Los fabriqueros participaron ayer del acto, portando su bandera de identificación, y  también estuvieron en la Vigilia por Malvinas.
Jorge Menchaca, uno de los trabajadores de la fábrica de pólvoras y explosivos cerrada, contó que vivió el acto de manera “muy emotiva”.
Relató que, si bien de manera personal, suele estar presente en los actos de los héroes Malvinas, “hoy nos encontramos con otro escenario”.
El año pasado para esta misma fecha estaban trabajando y no había cerrado la planta, y ayer los encontró con un acampe luego de 95 días de lucha por recuperar sus fuentes laborales.
Ayer se encontraron en una ceremonia a la que también calificó como emotiva porque “están mis compañeros acá”.
95 días    
“Hoy llevamos 95 días acá y seguimos resistiendo y vamos a seguir resistiendo, hasta tanto se reabra nuevamente la fábrica porque nosotros queremos volver a trabajar, pero principalmente que se abra la fábrica”, aseguró Menchaca.
Hace entonces 95 días que conviven con el monumento a los caídos cerca.
“Hemos estado en las vías, en la ruta, hemos hecho movilizaciones y hace 95 días que estamos acá y seguimos con los compañeros que quedamos”, reflexionó.
“Comunión”    
El acercamiento con los veteranos de guerra de Azul va más allá de lo que significa a los sentimientos de los argentinos el monumento.
Desde el Centro de Veteranos los invitaron al acto y “el presidente estuvo conversando mucho con nosotros”.
En esta relación que han entablado se apoyan mutuamente con la presencia y pequeños gestos tales como que desde el Centro de Veteranos pusieron plantas este año para esta conmemoración y los fabriqueros “se las cuidamos”.
Es decir, “nos ayudamos y ellos nos ayudan a nosotros, es todo en comunión”.
“Schroh viene siempre a tomar mates con nosotros, nos cuenta sus peripecias y lo que han pasado en Malvinas y la verdad ha sido muy triste”, expresó.
Por eso Menchaca repitió al hablar con El TIEMPO que nos “emociona mucho esto”.
Incluso manifestó a este diario que lo felicitó a Juan Schroh porque “hizo un discurso acorde a estos tiempos indudablemente”.

Un acampe y un monumento, dos símbolos de la lucha, que conviven hace 95 días.


“ESTAMOS CON UN ACAMPE, QUE NO TENDRÍA QUE ESTAR”

“Como dijo el presidente del Centro de Veteranos, sin guerra y con diálogo, hay que apostar a resolver todos los problemas que hay hoy en día en nuestro país”, expresó Laporte.


Una vez finalizado el acto, Marcelo Laporte, delegado de los fabriqueros, también habló con este medio y expresó que “la verdad que esto te llega muy adentro.

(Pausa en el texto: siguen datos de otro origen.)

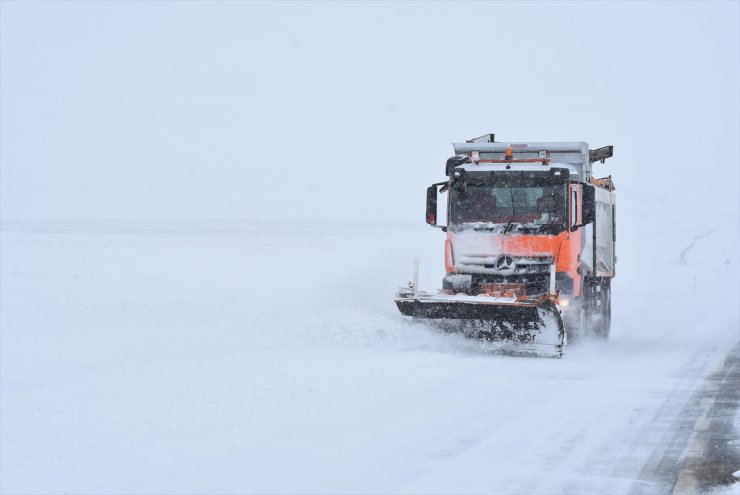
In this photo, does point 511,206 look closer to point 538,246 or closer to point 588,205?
point 538,246

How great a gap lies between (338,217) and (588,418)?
226 ft

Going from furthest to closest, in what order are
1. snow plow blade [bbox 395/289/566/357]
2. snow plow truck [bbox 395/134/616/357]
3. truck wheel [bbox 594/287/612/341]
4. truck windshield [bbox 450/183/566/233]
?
truck wheel [bbox 594/287/612/341] < truck windshield [bbox 450/183/566/233] < snow plow truck [bbox 395/134/616/357] < snow plow blade [bbox 395/289/566/357]

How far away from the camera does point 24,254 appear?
30.6 meters

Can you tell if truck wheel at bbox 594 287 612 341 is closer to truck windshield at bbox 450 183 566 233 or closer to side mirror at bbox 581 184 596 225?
side mirror at bbox 581 184 596 225

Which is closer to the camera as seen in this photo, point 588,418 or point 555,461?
point 555,461

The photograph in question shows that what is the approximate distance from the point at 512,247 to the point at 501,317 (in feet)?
→ 4.25

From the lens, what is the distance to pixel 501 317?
13023 millimetres

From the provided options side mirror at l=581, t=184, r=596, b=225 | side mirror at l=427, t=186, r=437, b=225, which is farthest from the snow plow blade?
side mirror at l=581, t=184, r=596, b=225

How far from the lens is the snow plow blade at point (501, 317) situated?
12.9 m

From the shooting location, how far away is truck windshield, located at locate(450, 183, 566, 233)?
13883 mm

Nosotros, lamentablemente, estamos con un acampe al costado, que no  tendría que estar en este reconocimiento a lo que han hecho los héroes de Malvinas”.
“Estuvimos también con ellos en la vigilia y nos agradecían por acompañarlos y es lo que tenemos que hacer. La verdad es que tendría que haber habido mucha más gente”, opinó.
Evaluó que “lo nuestro es un granito de arena ante semejante conflicto que han tenido los muchachos, pero nos da fuerza y el ejemplo para seguir luchando, y, como dijo el presidente del Centro de Veteranos, sin guerra y con diálogo, hay que apostar a resolver todos los problemas que hay hoy en día en nuestro país”.
Laporte contó que se han apoyado mutuamente con los “muchachos de Malvinas”, como los llama.
“No sé si apoyo es la palabra, pero debemos venir y estar en estos momentos tan especiales para ellos”, sostuvo.
Confesó además que “yo era uno de los que no estaba interiorizado en la problemática de ellos y la verdad es que nosotros estamos pidiendo trabajo y a ellos hay muchas cosas que les prometen y no les han dado”.
 “SE ESTÁ HACIENDO LARGO”

“Esta semana tiene que pasar algo”, resaltó Jorge Menchaca.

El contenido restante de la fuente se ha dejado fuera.